Feature engineering for the beacon data is similar to that of the environmental sensing data. For each of the two beacons, we apply aggregation functions MIN and AVE to data within every time window.

The aggregated sensor data and beacon data are then integrated based on this consistent time window. Finally, training data is created by joining the time-series activity log data and integrated data based on the timestamp. Table 4 show a part of the real training data. In the table, b2 and b3 represent two beacons placed in the living room and the kitchen, respectively. The ’bi.ave’ or ’bi.min’ respectively represents the average or the minimum of RSSI value of beacon bi.

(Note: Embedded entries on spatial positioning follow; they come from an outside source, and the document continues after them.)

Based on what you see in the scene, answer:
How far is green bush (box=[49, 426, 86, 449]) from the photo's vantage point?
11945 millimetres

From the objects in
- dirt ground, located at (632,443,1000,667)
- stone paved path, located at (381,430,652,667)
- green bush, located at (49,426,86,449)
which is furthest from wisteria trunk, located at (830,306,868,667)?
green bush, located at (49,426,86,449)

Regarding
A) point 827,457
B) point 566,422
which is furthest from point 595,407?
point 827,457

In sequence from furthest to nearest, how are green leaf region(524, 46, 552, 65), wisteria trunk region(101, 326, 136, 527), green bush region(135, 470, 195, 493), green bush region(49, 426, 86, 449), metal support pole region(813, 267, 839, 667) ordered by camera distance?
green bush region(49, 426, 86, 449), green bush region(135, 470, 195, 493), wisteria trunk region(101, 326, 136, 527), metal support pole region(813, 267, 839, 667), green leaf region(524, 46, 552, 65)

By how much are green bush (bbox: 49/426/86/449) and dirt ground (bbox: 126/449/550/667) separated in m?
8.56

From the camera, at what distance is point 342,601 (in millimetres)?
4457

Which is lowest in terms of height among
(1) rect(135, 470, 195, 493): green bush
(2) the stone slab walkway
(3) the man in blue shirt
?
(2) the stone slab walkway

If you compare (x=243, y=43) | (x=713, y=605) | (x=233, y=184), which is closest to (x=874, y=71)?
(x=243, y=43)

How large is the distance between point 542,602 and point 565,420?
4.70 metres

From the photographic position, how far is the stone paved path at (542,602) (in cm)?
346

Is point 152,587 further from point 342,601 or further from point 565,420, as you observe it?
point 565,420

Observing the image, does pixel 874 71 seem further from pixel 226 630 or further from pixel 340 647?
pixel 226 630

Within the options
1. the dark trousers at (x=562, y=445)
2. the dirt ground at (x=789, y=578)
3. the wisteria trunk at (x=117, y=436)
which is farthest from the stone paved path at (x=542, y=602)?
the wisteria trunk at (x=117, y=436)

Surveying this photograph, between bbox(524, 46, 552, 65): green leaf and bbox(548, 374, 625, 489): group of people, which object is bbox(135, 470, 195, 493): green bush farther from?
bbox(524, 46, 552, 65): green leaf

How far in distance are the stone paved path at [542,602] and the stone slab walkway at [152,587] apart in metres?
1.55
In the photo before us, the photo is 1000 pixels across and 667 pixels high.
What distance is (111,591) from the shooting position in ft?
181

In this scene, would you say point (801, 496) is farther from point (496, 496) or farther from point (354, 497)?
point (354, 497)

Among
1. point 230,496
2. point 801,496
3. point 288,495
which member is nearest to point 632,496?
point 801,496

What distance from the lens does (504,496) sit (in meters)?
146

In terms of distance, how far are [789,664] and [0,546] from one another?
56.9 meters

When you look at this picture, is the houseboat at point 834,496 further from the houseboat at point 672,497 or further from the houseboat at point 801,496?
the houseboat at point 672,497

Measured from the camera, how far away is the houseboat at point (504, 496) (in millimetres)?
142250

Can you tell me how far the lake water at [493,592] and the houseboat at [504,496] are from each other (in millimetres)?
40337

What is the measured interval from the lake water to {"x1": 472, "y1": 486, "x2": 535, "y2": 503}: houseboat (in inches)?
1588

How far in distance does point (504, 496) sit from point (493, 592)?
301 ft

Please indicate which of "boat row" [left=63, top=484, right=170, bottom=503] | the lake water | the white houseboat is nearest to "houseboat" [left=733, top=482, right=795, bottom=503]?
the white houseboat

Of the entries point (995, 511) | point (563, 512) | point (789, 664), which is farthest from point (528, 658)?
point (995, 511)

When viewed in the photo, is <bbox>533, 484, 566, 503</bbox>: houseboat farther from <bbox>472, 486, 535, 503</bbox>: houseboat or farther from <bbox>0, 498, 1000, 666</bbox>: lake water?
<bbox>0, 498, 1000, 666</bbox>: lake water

Table 4 Training data for additional experiment

From the data in Table 4, we can estimate approximately which room the resident was in. The first three rows where the values of b2 is larger indicate that the resident was in the living room. This is consistent with the fact that he was sleeping (activity No. 5). The last two rows where the values of b3 is larger indicate that the resident was in the kitchen. It is also consistent with the fact that he was taking bath (activity No. 4). Thus, the training data was integrated with the location information.

Using the integrated training data we constructed a prediction model. As for the feature engineering of the environmental data, we took the same parameters as those of the previous experiment.

3.7.2 Result

Figure 13 shows the confusion matrix. Compared with the previous result in Fig. 12, the accuracy is significantly improved. Thanking to the location information, Sleep and Absence were clearly distinguished. Cook was no more identified as Eat. Clean was improved but yet unsatisfactory. PC work and Eat were still confused, since these activities were performed in the same place. Thus, the location information did not contribute at all.

Fig. 13
A confusion matrix of order 7 cross 7. It compares the actual versus predicted values of cook, P C work, clean, bath, sleep, eat, and absence. The diagonal elements read 92.7%, 66.0%, 30.8%, 80.8%, 100.0%, 21.2%, and 98.9% and are shaded in color gradients.

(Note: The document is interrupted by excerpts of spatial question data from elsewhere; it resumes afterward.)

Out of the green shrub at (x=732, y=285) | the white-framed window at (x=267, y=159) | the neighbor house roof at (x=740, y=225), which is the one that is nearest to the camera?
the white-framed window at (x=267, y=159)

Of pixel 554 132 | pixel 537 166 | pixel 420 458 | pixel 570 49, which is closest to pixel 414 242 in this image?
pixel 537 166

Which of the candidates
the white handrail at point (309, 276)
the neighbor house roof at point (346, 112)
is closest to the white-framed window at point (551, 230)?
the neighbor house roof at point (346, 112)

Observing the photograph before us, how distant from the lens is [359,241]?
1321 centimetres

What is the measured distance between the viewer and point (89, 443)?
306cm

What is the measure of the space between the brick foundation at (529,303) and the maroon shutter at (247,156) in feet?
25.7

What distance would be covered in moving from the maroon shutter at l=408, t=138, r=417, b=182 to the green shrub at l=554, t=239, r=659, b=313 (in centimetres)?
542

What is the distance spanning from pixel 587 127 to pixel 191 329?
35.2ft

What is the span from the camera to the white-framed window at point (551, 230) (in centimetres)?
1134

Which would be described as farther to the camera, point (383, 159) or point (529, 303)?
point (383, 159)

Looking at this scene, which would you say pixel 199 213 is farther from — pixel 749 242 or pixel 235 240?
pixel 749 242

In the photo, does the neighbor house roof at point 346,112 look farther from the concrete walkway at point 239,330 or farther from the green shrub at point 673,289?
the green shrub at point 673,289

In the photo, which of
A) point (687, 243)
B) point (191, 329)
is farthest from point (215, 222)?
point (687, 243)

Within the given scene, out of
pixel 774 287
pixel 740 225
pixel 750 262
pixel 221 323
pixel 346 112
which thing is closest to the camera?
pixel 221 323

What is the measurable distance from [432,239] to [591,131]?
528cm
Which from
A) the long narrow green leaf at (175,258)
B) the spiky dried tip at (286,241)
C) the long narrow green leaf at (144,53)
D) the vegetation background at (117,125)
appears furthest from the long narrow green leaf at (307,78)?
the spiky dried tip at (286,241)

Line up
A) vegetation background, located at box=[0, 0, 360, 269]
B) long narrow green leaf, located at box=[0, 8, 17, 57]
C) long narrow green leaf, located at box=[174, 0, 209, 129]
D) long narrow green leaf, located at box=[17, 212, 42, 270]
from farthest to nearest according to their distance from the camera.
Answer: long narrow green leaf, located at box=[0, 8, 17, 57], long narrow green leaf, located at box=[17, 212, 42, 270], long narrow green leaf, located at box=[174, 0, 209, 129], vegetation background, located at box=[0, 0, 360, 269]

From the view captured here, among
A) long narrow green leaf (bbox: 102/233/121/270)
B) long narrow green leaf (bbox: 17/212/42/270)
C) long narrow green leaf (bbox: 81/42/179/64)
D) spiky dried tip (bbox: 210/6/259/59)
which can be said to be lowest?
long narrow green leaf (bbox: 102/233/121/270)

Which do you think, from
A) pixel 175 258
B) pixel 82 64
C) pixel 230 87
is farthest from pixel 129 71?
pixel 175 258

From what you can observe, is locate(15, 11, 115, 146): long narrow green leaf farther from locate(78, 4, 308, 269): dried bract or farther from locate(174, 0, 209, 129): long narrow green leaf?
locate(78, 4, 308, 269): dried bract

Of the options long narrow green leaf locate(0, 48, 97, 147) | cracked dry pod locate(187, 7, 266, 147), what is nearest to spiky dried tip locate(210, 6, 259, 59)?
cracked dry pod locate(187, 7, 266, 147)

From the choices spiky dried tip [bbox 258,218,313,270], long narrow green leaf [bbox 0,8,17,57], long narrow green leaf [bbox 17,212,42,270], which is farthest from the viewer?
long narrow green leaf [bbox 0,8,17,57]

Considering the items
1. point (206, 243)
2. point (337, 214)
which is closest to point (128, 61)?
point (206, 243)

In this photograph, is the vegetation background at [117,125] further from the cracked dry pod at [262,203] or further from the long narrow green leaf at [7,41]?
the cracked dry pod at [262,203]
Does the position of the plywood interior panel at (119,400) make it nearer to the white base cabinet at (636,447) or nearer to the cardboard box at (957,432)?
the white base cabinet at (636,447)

Confusion matrix for proposed system using integrated data

Table 5 compares the results of the two experiments. We can see that using the beacon data together with the environmental sensor data significantly improve the performance of the activity recognition.

Table 5 Overall comparison of experimental results

The proposed system enables the automatic activity recognition from non-intrusive sensing, which is promising for the future in-home care. A major drawback is that it requires the activity labeling to the sensor data, which is so tedious that most people may not accept it. How to improve the acceptance of the system is left for our future work.

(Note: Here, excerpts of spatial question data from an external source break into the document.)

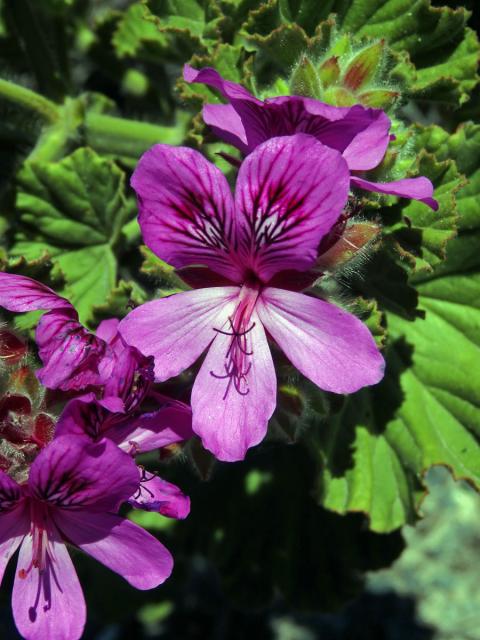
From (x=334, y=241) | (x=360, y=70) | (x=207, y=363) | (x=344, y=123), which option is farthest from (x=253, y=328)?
(x=360, y=70)

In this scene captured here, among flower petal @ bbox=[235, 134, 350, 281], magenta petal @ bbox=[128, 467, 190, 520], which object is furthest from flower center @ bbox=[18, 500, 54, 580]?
flower petal @ bbox=[235, 134, 350, 281]

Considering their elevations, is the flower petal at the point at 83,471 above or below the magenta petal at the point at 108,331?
below

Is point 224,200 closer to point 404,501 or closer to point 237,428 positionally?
point 237,428

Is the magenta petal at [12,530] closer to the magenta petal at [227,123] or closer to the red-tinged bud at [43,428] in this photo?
the red-tinged bud at [43,428]

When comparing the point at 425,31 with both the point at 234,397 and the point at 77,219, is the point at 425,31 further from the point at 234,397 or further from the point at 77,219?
the point at 234,397

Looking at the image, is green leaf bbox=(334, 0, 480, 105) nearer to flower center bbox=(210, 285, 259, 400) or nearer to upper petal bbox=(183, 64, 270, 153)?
upper petal bbox=(183, 64, 270, 153)

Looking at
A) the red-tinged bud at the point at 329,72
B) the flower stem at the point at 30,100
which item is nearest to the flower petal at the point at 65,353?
the red-tinged bud at the point at 329,72

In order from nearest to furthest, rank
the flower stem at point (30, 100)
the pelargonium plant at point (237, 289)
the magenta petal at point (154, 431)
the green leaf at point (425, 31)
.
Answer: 1. the pelargonium plant at point (237, 289)
2. the magenta petal at point (154, 431)
3. the green leaf at point (425, 31)
4. the flower stem at point (30, 100)
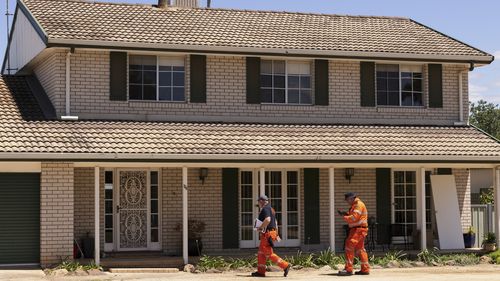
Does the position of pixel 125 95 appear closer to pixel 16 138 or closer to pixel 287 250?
pixel 16 138

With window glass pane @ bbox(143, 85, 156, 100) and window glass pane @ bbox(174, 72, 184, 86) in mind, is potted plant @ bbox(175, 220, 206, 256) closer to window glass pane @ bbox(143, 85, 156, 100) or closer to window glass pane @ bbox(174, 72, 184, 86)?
window glass pane @ bbox(143, 85, 156, 100)

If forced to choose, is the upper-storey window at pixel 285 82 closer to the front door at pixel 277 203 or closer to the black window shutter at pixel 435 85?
the front door at pixel 277 203

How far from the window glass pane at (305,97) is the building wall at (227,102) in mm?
249

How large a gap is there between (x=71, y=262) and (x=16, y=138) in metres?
2.98

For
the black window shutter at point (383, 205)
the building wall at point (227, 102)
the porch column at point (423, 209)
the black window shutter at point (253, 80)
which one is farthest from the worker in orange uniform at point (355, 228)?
the black window shutter at point (253, 80)

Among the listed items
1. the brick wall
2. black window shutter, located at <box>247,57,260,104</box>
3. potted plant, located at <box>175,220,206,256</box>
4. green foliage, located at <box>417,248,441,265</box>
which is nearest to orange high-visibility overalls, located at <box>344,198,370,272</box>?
green foliage, located at <box>417,248,441,265</box>

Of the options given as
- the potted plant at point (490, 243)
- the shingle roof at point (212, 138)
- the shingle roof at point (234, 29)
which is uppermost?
the shingle roof at point (234, 29)

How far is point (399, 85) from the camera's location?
2716 cm

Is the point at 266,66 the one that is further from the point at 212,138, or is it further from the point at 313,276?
the point at 313,276

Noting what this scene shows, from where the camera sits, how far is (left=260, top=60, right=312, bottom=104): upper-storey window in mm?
26109

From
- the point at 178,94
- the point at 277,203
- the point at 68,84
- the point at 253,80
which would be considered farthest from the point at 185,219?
the point at 253,80

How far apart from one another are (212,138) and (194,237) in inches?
96.9

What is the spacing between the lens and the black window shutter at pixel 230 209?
82.2 ft

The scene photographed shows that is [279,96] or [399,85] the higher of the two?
[399,85]
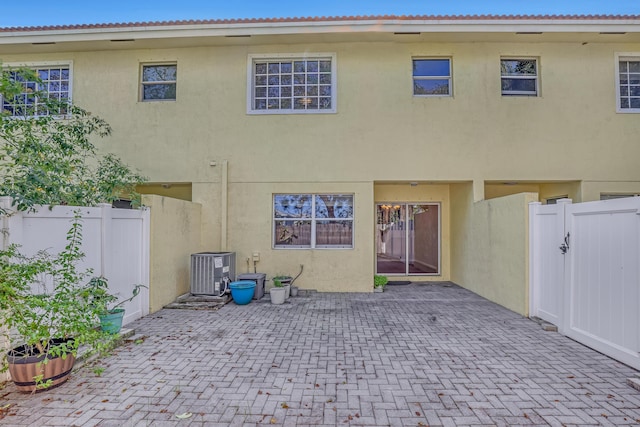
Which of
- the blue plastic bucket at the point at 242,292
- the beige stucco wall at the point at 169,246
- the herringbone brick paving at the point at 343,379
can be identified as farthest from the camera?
the blue plastic bucket at the point at 242,292

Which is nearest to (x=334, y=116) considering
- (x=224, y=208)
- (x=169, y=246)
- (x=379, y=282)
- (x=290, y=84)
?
(x=290, y=84)

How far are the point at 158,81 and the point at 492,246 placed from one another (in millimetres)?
9733

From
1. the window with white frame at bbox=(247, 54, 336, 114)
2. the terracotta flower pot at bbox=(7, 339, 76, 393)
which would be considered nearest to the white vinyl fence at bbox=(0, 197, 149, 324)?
the terracotta flower pot at bbox=(7, 339, 76, 393)

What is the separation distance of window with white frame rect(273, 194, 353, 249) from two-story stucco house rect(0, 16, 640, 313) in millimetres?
38

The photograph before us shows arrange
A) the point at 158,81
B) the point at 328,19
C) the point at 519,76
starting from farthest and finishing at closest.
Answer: the point at 158,81, the point at 519,76, the point at 328,19

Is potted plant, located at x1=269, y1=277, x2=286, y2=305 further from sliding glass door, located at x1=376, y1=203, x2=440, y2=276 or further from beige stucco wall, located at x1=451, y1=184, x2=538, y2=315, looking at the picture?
beige stucco wall, located at x1=451, y1=184, x2=538, y2=315

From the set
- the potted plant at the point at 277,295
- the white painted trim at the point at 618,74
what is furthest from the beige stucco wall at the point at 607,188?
the potted plant at the point at 277,295

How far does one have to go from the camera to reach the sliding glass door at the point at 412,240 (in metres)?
10.6

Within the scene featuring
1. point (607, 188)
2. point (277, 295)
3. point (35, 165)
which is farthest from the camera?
point (607, 188)

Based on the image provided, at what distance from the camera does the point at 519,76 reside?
892cm

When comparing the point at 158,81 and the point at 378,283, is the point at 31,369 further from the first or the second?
the point at 158,81

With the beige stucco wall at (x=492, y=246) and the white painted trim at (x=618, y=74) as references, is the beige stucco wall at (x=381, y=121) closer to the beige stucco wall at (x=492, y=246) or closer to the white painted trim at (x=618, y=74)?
the white painted trim at (x=618, y=74)

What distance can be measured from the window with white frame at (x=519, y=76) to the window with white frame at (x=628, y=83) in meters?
2.09

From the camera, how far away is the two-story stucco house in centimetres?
858
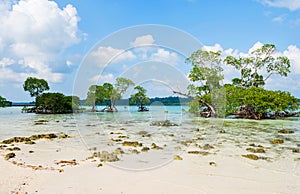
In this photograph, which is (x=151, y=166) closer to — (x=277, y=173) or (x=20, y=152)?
(x=277, y=173)

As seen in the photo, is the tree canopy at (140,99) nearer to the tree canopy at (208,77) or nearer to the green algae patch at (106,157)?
the tree canopy at (208,77)

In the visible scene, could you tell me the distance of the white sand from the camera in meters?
5.04

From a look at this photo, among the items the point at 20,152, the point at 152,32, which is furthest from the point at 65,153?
the point at 152,32

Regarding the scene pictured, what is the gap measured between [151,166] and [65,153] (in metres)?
3.46

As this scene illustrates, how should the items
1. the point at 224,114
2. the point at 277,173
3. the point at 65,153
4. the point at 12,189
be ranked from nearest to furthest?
the point at 12,189, the point at 277,173, the point at 65,153, the point at 224,114

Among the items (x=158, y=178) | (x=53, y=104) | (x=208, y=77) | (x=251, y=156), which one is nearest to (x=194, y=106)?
(x=208, y=77)

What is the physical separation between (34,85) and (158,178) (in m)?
42.7

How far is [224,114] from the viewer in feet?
87.4

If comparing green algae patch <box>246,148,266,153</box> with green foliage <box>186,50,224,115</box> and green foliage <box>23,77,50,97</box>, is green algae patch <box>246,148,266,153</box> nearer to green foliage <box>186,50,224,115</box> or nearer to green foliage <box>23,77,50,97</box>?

4 Monitoring Elderly Mind by Agents

4.1 Understanding Internal States

As seen in the previous sections, the environmental sensing achieves automatic and non-intrusive monitoring of physical living environment of elderly people. On the other hand, monitoring with sensors has a limitation that the system can detect only externally observable events. For example, suppose an elderly person sitting in his living room and is concerned about his back pain. Then, the sensors can detect that he is in the living room, but not that his back pain.

When we discussed the activity recognition system with a research collaborator, who was a professional speech therapist specializing in dementia care, he said: “Understanding elderly people by sensors is technologically interesting. However, why you don’t ask the person directly how he/she is? Elderly people do not want machines to guess their activities. They are happy that you care about them!”. His statement shocked us to realize that we needed a new method that was different from the conventional sensing technology.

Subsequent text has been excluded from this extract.